Free as a Bird: The Wetlands Comes to Life
Spreading Their Wings for Spring
by Marcia Wilson
March is the month that came in with a lion and the hope is it leaves like a lamb. With the unexpected shifts of wind, water, snow and sun, the birds of CPTC are making do and settling in for what looks like a spectacular season for breeding and nesting.
There is no doubt this season has its challenges. The weather has affected everything from the water levels of Flett Creek to the surrounding water table. Honeybees were out, feeding on campus. Geese flew over the campus from North to South…and from South to North!
Some of the CPTC marsh birds have taken adaptations to an exemplary level. Here are three who have taken three different techniques for survival.
The Bird Lottery Has a Winner: The Swamp Sparrow
This month a Swamp Sparrow was blown to the college lowlands–a very rare visitor to Pierce County.
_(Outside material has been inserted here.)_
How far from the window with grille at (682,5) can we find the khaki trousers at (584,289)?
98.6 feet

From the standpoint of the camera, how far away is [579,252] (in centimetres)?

On the scale of 1 to 5 with 1 being common as crows and the 5 being on the level of a Sasquatch sighting, the Swamp Sparrow is a respectable 4.
Swamp Sparrows are an interesting example of adaptation. Their legs are the longest of the sparrows’. This helps them walk through soggy wetlands. They also have the ability to stick their heads underwater to hunt aquatic insects. It is a water-lover, but not a fully aquatic songbird.
A swallow does not a summer make, but a single storm can send a population of birds into a completely new area. Cattle Egrets are a perfect example.
Hi-Bye Blackbirds
Redwings were driven out of their preferred natural habitat of drier uplands when human activity shrank their territories. On some levels they are thriving, but on others they are a work in progress. Redwings build their nests in a cup between two cattails, just like they would with the slower-growing hardwoods of their original home. Cattails do not grow at the same rate so any nest build in the swamp is at risk of tilting to one side and spilling out the eggs. Luckily for the redwings, they are numerous and determined enough that they are still surviving. Redwings are hanging in there in part from their large social behavior. They are troupial birds–gathering in troups.
Bobbing Along
Buffleheads are the smallest diving ducks in North America and would be very hard to see with the naked eye if it weren’t for their markings. The females are shades of soft charcoal and large white teardrops on their cheeks. The males are a shocking contrast to other black and white birds from their simple lack of shading. Their white feathers are white enough to put a glare on camera and binocular lenses. Their black feathers are iridescent under the sunshine.
A Trick of the Light
Buffleheads are truly tiny. They are 15 inches/40cm in length with a weight of a not-very impressive 1 lb/.45 kg, Its black feathers make it look even smaller, possibly to confuse its many predators. Its white feathers around the head add to its top-heavy look. “bufflehead” is a centuries-old word for “big head” which was also a slang for foolish. In mating season the drakes puff their head-feathers up like strange balloons and bob for attention.
No other duck is shaped so much like a rubber ducky. Just like the toy, it looks more comfortable floating on the surface of the water than diving below it. It even has to brace its tailfeathers against the surface of the water to break surface tension for going under. Watching them leads the viewer to wonder why they persist in such exhaustive activity; they can spend half their day under the water. Their preferred foods are mollusks, snails, crayfish and aquatic insects.
Baffling Bobbling Butterball Buffleheads
Hunters called them “butterballs” when they hunted in the fat seasons of winter. They get quite fat on their protein-rich buggy diet. Every gram is put in reserve for their long-distance migrations. They may look too small to withstand much adversity, but they prefer to nest in the chill waters of Alaska and Northern Canada. The buffleheads in the CPTC marsh live in South Puget Sound year round.
If it Works, Why Fix It
Buffleheads are extremely efficient in design and can live to eighteen years or more. They are small enough to nest in old woodpecker burrows, and can dive fast enough that frustrated hunters named them “spirit ducks”. They migrate at night which kept their life patterns a mystery to humans until fairly recently.
Washington State has a long and rich history with buffleheads. The Pleistocene fossil record suggests they were once very broadly spread throughout the continent around 500,000 years ago. The earliest “modern” bufflehead fossil was found in California and dated over two million years old!